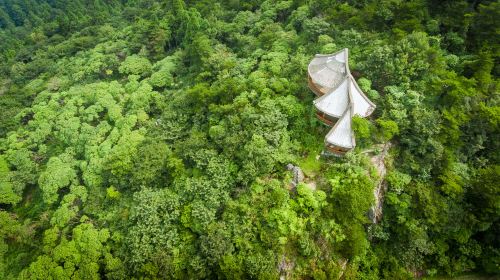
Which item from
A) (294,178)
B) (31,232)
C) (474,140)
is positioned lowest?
(31,232)

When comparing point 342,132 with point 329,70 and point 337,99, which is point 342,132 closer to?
point 337,99

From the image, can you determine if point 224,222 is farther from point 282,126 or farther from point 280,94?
point 280,94

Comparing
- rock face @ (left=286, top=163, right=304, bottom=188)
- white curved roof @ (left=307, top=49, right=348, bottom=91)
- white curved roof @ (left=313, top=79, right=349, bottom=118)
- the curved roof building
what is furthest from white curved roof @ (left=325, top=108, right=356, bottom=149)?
white curved roof @ (left=307, top=49, right=348, bottom=91)

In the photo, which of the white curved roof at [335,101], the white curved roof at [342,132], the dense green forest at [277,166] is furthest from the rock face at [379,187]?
the white curved roof at [335,101]

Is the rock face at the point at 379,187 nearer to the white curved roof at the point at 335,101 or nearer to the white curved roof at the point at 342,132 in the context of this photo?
the white curved roof at the point at 342,132

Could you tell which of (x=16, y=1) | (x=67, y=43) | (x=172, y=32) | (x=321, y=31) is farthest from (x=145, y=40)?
(x=16, y=1)

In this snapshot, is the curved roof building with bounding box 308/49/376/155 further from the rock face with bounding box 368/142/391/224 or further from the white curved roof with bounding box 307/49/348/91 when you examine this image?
the rock face with bounding box 368/142/391/224

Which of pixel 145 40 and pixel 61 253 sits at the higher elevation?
pixel 145 40
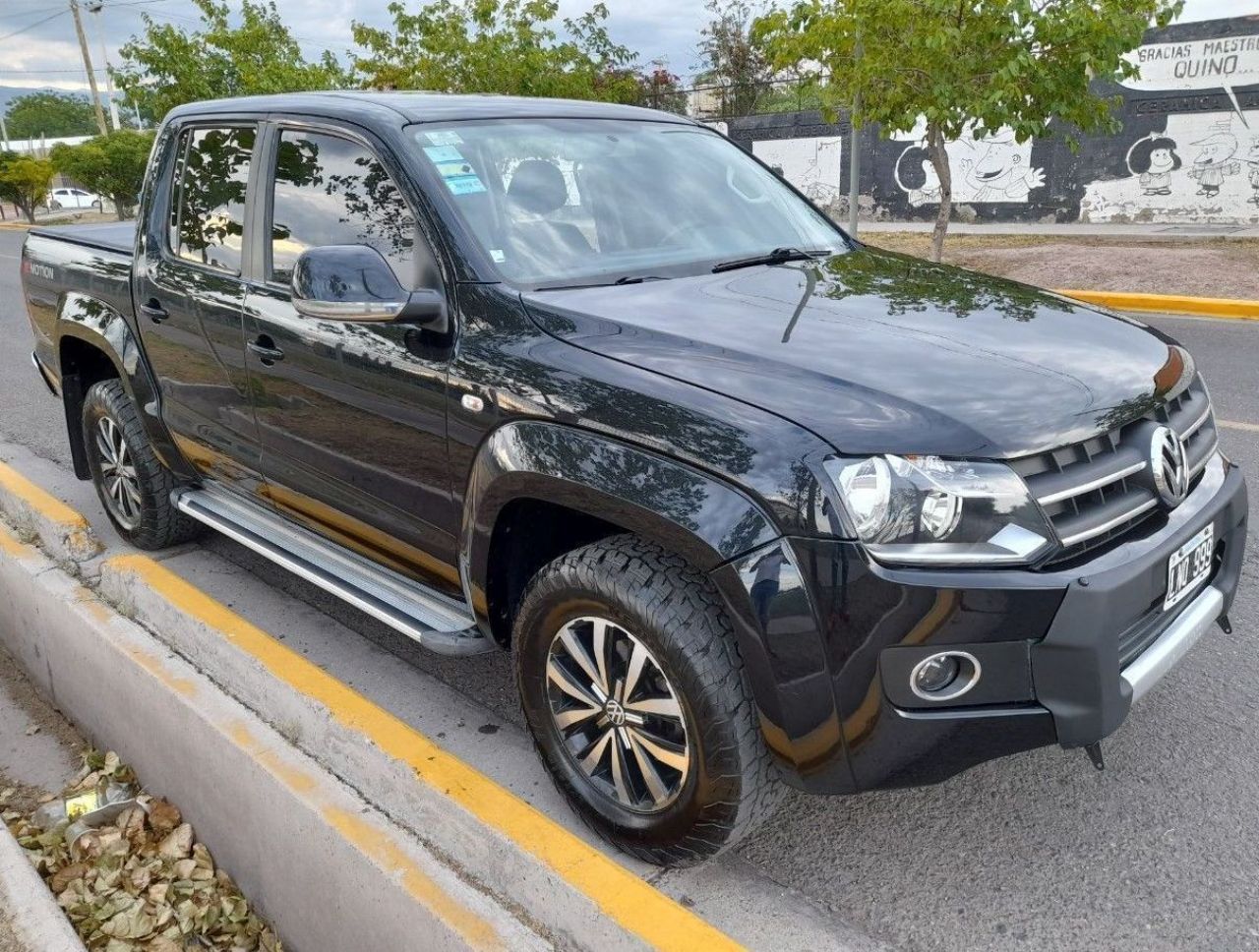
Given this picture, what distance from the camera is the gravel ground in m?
11.5

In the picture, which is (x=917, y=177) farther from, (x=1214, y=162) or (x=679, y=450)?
(x=679, y=450)

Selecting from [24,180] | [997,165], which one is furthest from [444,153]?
[24,180]

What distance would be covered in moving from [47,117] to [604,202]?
11650 centimetres

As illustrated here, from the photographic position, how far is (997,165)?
66.4 feet

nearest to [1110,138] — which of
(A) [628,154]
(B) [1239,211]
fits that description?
(B) [1239,211]

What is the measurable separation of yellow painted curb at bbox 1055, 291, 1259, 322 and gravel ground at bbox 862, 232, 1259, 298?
0.39 m

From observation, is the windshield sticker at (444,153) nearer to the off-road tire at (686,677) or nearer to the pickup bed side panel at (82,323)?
the off-road tire at (686,677)

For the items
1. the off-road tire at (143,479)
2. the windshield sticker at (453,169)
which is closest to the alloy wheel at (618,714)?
the windshield sticker at (453,169)

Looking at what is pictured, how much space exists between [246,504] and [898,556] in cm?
272

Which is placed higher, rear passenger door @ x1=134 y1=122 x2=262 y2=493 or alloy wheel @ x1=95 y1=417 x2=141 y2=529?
rear passenger door @ x1=134 y1=122 x2=262 y2=493

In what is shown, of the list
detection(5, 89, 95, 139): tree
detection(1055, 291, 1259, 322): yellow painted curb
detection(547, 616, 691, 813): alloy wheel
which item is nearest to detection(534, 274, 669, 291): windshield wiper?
detection(547, 616, 691, 813): alloy wheel

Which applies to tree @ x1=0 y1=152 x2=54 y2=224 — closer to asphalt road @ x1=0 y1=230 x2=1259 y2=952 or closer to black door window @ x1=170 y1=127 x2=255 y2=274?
black door window @ x1=170 y1=127 x2=255 y2=274

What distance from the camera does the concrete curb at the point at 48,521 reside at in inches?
174

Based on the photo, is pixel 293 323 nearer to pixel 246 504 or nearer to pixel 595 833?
pixel 246 504
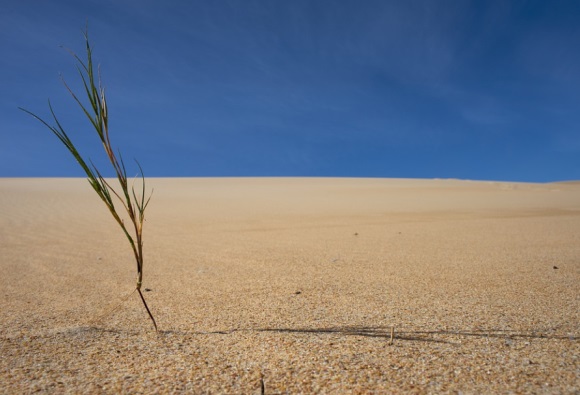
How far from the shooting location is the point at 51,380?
1.11m

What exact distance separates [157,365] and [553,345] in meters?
1.40

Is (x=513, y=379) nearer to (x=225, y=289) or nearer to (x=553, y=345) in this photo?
(x=553, y=345)

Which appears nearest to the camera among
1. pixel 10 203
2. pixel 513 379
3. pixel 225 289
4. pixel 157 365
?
pixel 513 379

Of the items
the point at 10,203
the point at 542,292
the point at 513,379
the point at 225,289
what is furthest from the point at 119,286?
the point at 10,203

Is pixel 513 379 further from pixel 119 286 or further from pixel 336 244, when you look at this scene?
pixel 336 244

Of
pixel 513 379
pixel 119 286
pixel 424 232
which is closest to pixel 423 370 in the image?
pixel 513 379

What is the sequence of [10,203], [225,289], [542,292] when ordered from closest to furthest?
1. [542,292]
2. [225,289]
3. [10,203]

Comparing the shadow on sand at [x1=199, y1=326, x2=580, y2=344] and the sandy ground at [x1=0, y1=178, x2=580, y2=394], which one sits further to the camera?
the shadow on sand at [x1=199, y1=326, x2=580, y2=344]

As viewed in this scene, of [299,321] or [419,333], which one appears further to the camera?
[299,321]

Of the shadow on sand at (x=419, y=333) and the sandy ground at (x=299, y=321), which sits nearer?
the sandy ground at (x=299, y=321)

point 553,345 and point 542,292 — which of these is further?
point 542,292

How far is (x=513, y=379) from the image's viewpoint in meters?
1.08

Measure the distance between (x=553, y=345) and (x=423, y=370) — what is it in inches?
22.8

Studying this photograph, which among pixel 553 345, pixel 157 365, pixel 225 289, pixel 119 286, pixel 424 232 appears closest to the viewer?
pixel 157 365
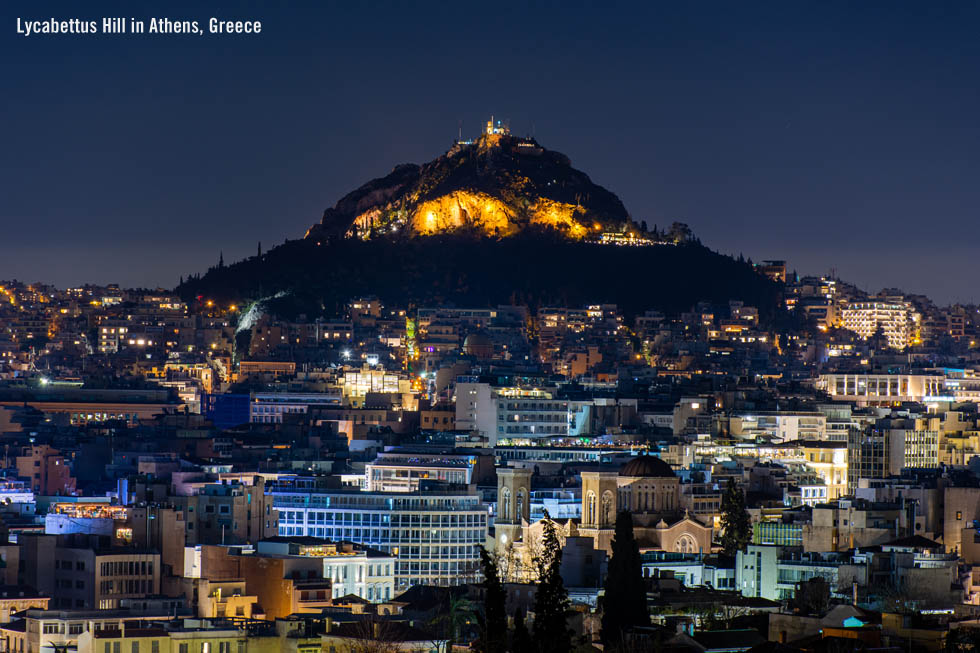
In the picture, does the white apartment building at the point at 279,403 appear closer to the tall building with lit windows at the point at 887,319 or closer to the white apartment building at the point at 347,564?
the tall building with lit windows at the point at 887,319

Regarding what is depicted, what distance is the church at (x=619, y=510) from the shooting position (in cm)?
7494

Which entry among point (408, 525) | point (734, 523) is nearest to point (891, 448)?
point (734, 523)

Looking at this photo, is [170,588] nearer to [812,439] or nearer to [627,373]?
[812,439]

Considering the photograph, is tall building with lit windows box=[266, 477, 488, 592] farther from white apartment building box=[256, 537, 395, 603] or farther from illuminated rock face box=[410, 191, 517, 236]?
illuminated rock face box=[410, 191, 517, 236]

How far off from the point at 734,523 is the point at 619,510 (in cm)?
381

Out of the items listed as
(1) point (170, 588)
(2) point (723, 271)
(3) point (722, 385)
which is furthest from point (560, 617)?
(2) point (723, 271)

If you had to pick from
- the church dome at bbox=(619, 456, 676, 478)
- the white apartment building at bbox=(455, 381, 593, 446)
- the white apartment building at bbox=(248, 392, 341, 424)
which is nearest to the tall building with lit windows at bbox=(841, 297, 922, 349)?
the white apartment building at bbox=(248, 392, 341, 424)

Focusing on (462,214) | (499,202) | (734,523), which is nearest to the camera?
(734,523)

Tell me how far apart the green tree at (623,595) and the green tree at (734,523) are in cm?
1517

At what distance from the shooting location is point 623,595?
→ 191ft

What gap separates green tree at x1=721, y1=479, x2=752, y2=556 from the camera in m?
76.4

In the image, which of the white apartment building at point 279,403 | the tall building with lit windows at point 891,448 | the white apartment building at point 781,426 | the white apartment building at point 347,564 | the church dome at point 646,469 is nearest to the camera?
the white apartment building at point 347,564

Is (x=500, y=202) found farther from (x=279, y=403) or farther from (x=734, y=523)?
(x=734, y=523)

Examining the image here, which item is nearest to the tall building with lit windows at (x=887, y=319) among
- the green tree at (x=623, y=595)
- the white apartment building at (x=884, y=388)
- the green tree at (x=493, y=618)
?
the white apartment building at (x=884, y=388)
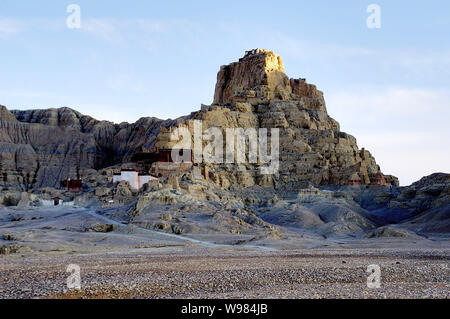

### Your task
Write out all of the lines above exactly as they appear, but leave out the pictures.

### Problem solution
Which item from
A) (294,178)
B) (31,232)
C) (474,140)
is positioned lowest?
(31,232)

When comparing point 342,132 with point 329,70 and point 337,99, which is point 342,132 closer to?
point 337,99

From the image, can you determine if point 224,222 is farther from point 282,126 or farther from point 280,94?
point 280,94

Comparing
- rock face @ (left=286, top=163, right=304, bottom=188)
- white curved roof @ (left=307, top=49, right=348, bottom=91)
- white curved roof @ (left=313, top=79, right=349, bottom=118)
- the curved roof building
what is furthest from white curved roof @ (left=325, top=108, right=356, bottom=149)?
white curved roof @ (left=307, top=49, right=348, bottom=91)

In the photo, which of the white curved roof at [335,101], the white curved roof at [342,132], the dense green forest at [277,166] is furthest from the rock face at [379,187]?
the white curved roof at [335,101]

Is the rock face at the point at 379,187 nearer to the white curved roof at the point at 335,101 or nearer to the white curved roof at the point at 342,132 in the context of this photo?
the white curved roof at the point at 342,132

Could you tell which of (x=16, y=1) | (x=67, y=43) | (x=172, y=32) | (x=321, y=31) is farthest from (x=145, y=40)?
(x=16, y=1)

In this snapshot, is the curved roof building with bounding box 308/49/376/155 further from the rock face with bounding box 368/142/391/224 or further from the white curved roof with bounding box 307/49/348/91 when you examine this image?
the rock face with bounding box 368/142/391/224

Which of pixel 145 40 and pixel 61 253 sits at the higher elevation?
pixel 145 40
Given this picture, what distance from the camera is the gravel ground in m?
11.5

In the picture, which is (x=917, y=177) farther from, (x=1214, y=162) or (x=679, y=450)?
(x=679, y=450)

Selecting from [24,180] | [997,165], which one is furthest from [444,153]?
[24,180]

What distance would be covered in moving from [47,117] to [604,202]?
11650 centimetres

As illustrated here, from the photographic position, how far is (997,165)?
66.4 feet

nearest to [1110,138] — which of
(A) [628,154]
(B) [1239,211]
fits that description?
(B) [1239,211]

What is the measurable separation of yellow painted curb at bbox 1055, 291, 1259, 322 and gravel ground at bbox 862, 232, 1259, 298?
0.39 m

From observation, is the windshield sticker at (444,153) nearer to the off-road tire at (686,677) or nearer to the pickup bed side panel at (82,323)?
the off-road tire at (686,677)

For the items
1. the off-road tire at (143,479)
2. the windshield sticker at (453,169)
which is closest to the alloy wheel at (618,714)?
the windshield sticker at (453,169)

Looking at what is pictured, how much space exists between [246,504] and [898,556] in cm?
272

Which is placed higher, rear passenger door @ x1=134 y1=122 x2=262 y2=493 or alloy wheel @ x1=95 y1=417 x2=141 y2=529?
rear passenger door @ x1=134 y1=122 x2=262 y2=493

In what is shown, of the list
detection(5, 89, 95, 139): tree
detection(1055, 291, 1259, 322): yellow painted curb
detection(547, 616, 691, 813): alloy wheel
which item is nearest to detection(534, 274, 669, 291): windshield wiper?
detection(547, 616, 691, 813): alloy wheel

Which applies to tree @ x1=0 y1=152 x2=54 y2=224 — closer to asphalt road @ x1=0 y1=230 x2=1259 y2=952 or closer to black door window @ x1=170 y1=127 x2=255 y2=274?
black door window @ x1=170 y1=127 x2=255 y2=274

What distance from the camera does the concrete curb at the point at 48,521 reside at in inches?
174

Based on the photo, is pixel 293 323 nearer to pixel 246 504 or nearer to pixel 595 833?
pixel 246 504
How far from the shooting location is the point at 51,380?
1.11m

What exact distance separates [157,365] and [553,345] in meters?
1.40

Is (x=513, y=379) nearer to (x=225, y=289) or nearer to (x=553, y=345) in this photo?
(x=553, y=345)

Which appears nearest to the camera among
1. pixel 10 203
2. pixel 513 379
3. pixel 225 289
4. pixel 157 365
?
pixel 513 379

Of the items
the point at 10,203
the point at 542,292
the point at 513,379
the point at 225,289
what is furthest from the point at 119,286?
the point at 10,203

Is pixel 513 379 further from pixel 119 286 or further from pixel 336 244, when you look at this scene?
pixel 336 244

Of
pixel 513 379
pixel 119 286
pixel 424 232
which is closest to pixel 423 370 in the image?
pixel 513 379

What is the sequence of [10,203], [225,289], [542,292] when ordered from closest to furthest?
1. [542,292]
2. [225,289]
3. [10,203]

Comparing the shadow on sand at [x1=199, y1=326, x2=580, y2=344] and the sandy ground at [x1=0, y1=178, x2=580, y2=394], which one sits further to the camera?
the shadow on sand at [x1=199, y1=326, x2=580, y2=344]

As viewed in this scene, of [299,321] or [419,333], which one appears further to the camera?
[299,321]

Of the shadow on sand at (x=419, y=333) and the sandy ground at (x=299, y=321), which sits nearer?
the sandy ground at (x=299, y=321)

point 553,345 and point 542,292 — which of these is further?
point 542,292

How far is (x=513, y=379) from the image's viewpoint in meters?
1.08

Measure the distance between (x=553, y=345) and (x=423, y=370) — what is it in inches?
22.8

Studying this photograph, which among pixel 553 345, pixel 157 365, pixel 225 289, pixel 119 286, pixel 424 232 appears closest to the viewer?
pixel 157 365
In the picture, does the white apartment building at the point at 279,403 appear closer to the tall building with lit windows at the point at 887,319 or closer to the white apartment building at the point at 347,564?
the tall building with lit windows at the point at 887,319

Regarding what is depicted, what distance is the church at (x=619, y=510) from the shooting position (in cm)?
7494

Which entry among point (408, 525) | point (734, 523) is nearest to point (891, 448)?
point (734, 523)

Looking at this photo, is [170,588] nearer to [812,439] or nearer to [627,373]?
[812,439]

Considering the photograph, is tall building with lit windows box=[266, 477, 488, 592] farther from white apartment building box=[256, 537, 395, 603] or farther from illuminated rock face box=[410, 191, 517, 236]?
illuminated rock face box=[410, 191, 517, 236]

How far off from the point at 734,523 is the point at 619,510 (in cm)?
381

Out of the items listed as
(1) point (170, 588)
(2) point (723, 271)
(3) point (722, 385)
which is furthest from point (560, 617)?
(2) point (723, 271)

If you had to pick from
- the church dome at bbox=(619, 456, 676, 478)
- the white apartment building at bbox=(455, 381, 593, 446)
- the white apartment building at bbox=(248, 392, 341, 424)
which is nearest to the tall building with lit windows at bbox=(841, 297, 922, 349)?
the white apartment building at bbox=(248, 392, 341, 424)

Focusing on (462,214) | (499,202) | (734,523), which is nearest to the camera?
(734,523)

Tell me how far apart the green tree at (623,595) and the green tree at (734,523) are in cm?
1517

At what distance from the shooting location is point 623,595?
→ 191ft

What gap separates green tree at x1=721, y1=479, x2=752, y2=556 from the camera in m?
76.4

In the image, which of the white apartment building at point 279,403 | the tall building with lit windows at point 891,448 | the white apartment building at point 781,426 | the white apartment building at point 347,564 | the church dome at point 646,469 is nearest to the camera?
the white apartment building at point 347,564

Is (x=500, y=202) found farther from (x=279, y=403) or farther from (x=734, y=523)?
(x=734, y=523)

Examining the image here, which item is nearest to the tall building with lit windows at (x=887, y=319) among
- the green tree at (x=623, y=595)
- the white apartment building at (x=884, y=388)
- the green tree at (x=493, y=618)
?
the white apartment building at (x=884, y=388)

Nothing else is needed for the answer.